Cassidy shrugged. “Of course it's possible. We screw up all the time. How doesn't it add up?”

“There's a blank. We aren't getting anything in connection with the conference. That true? Nobody cares about this thing but us?”

“How should I know? I don't see the reports. I just collect data and send it on. Jesus, Ian, you know how it is. Somebody up there decides how much you deserve to know and that's what you get. Nothing's changed since we were all working in the same building.”

“What have you collected, then?” MacMillan asked. “Maybe if we knew that we could figure out what's happening.”
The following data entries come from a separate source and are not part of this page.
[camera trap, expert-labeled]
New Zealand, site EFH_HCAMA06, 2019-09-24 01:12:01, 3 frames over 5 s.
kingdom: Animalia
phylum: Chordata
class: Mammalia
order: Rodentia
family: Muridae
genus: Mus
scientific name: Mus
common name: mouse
Cassidy leaned back and frowned unhappily. “You know I can't pass any of that on. Besides, it doesn't mean a goddamn thing in the state I get it in.” He looked at his watch. “Christ, I gotta go. Samantha'll be turning up all hot and hungry and I won't even be there if I don't hurry. Nice seeing you, Ian. Thanks for the drink.”
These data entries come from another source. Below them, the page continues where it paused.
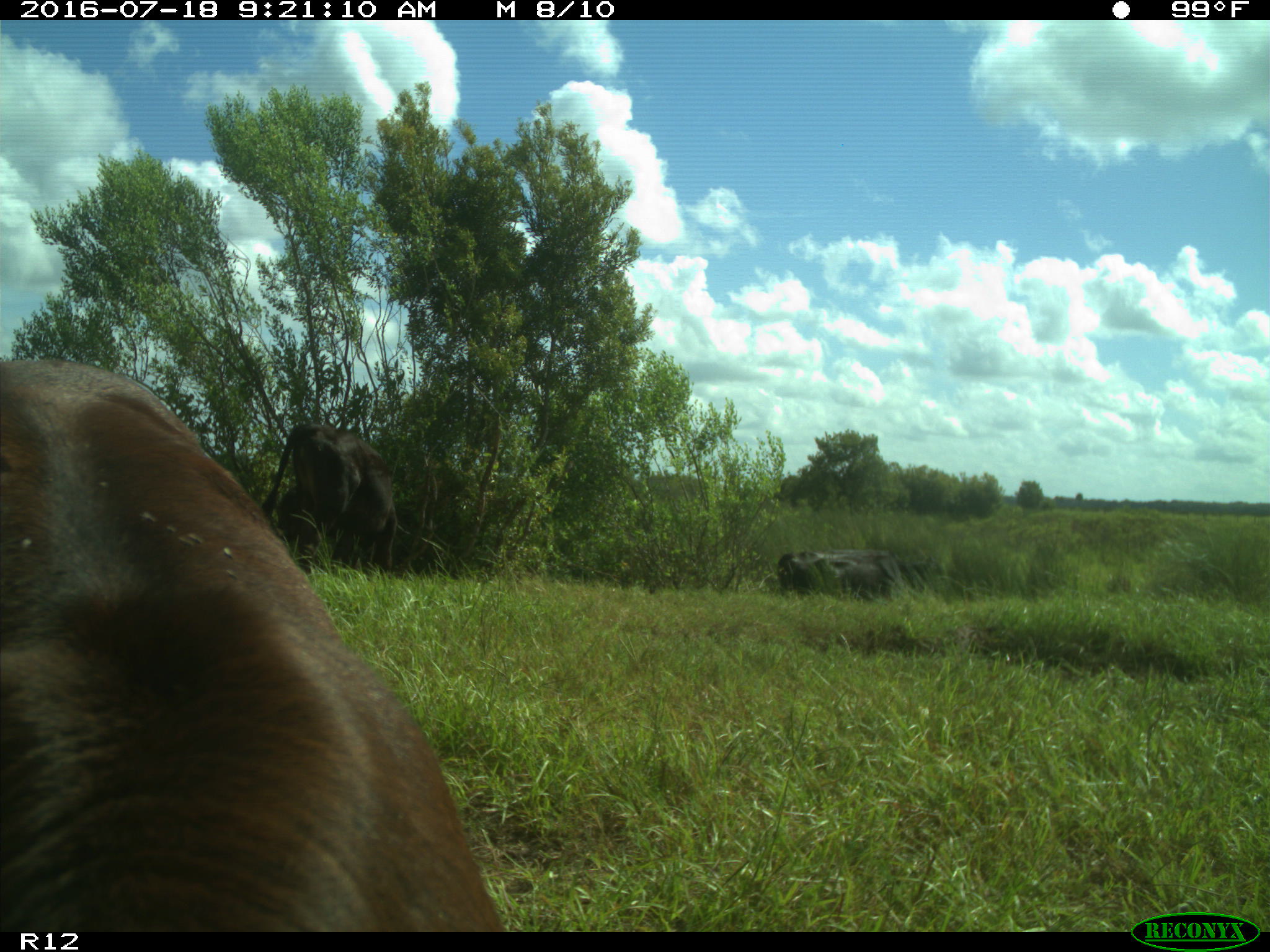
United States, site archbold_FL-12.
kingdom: Animalia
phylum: Chordata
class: Mammalia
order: Artiodactyla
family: Bovidae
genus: Bos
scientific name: Bos taurus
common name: domestic cow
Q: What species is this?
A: Bos taurus (domestic cow).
In a pretty woodland area some twenty-odd miles from the Turkish restaurant, Superintendent Henri Deschenes was walking slowly along the broken asphalt at the edge of the narrow paved road. The ground beside the road was carpeted with trilliums in full blossom and birds were bursting their lungs in song. Deschenes seemed oblivious of the beauties of nature, however. He kept his eyes on the grassy verge until he stopped beside a group of three men and a large German shepherd. All five of them stared fixedly at an object lying in a slight hollow in the earth beside the path, the men silent, the dog whining softly.

“When did you find him?” Deschenes asked finally.

“At five-thirty-five, sir,” said the man nearest to him, a corporal, tall, lanky, and redheaded, with freckles and a worried expression. “We called in as soon as we could get to a phone. We've been instructed to avoid radio communication—”

“Yes, yes, McInnis,” Deschenes muttered impatiently. He turned to the man in command of the small group. “Do you know if anyone's been in contact with the local police, Sergeant?”

“Not that I know of, sir.”

Deschenes grunted. “We'd better look after that pretty soon,” he said finally.

“Couldn't we, uh, just move him a little farther away?” Deschenes shook his head.

“Stop and think a minute, Carpenter. Even they might notice the body's been moved.” He squatted down to get a closer look. It was lying awkwardly on its right side, facedown, with both arms projecting slightly backward. Its dull black hair was matted with darkened blood that had attracted a swarm of flying insects. It was dressed in a blue work shirt and heavy jeans out of which a pair of bluish-white bony feet protruded stiffly. Deschenes reached out and touched the shoulder. Nothing happened. “Dammit,” he muttered and stood up again.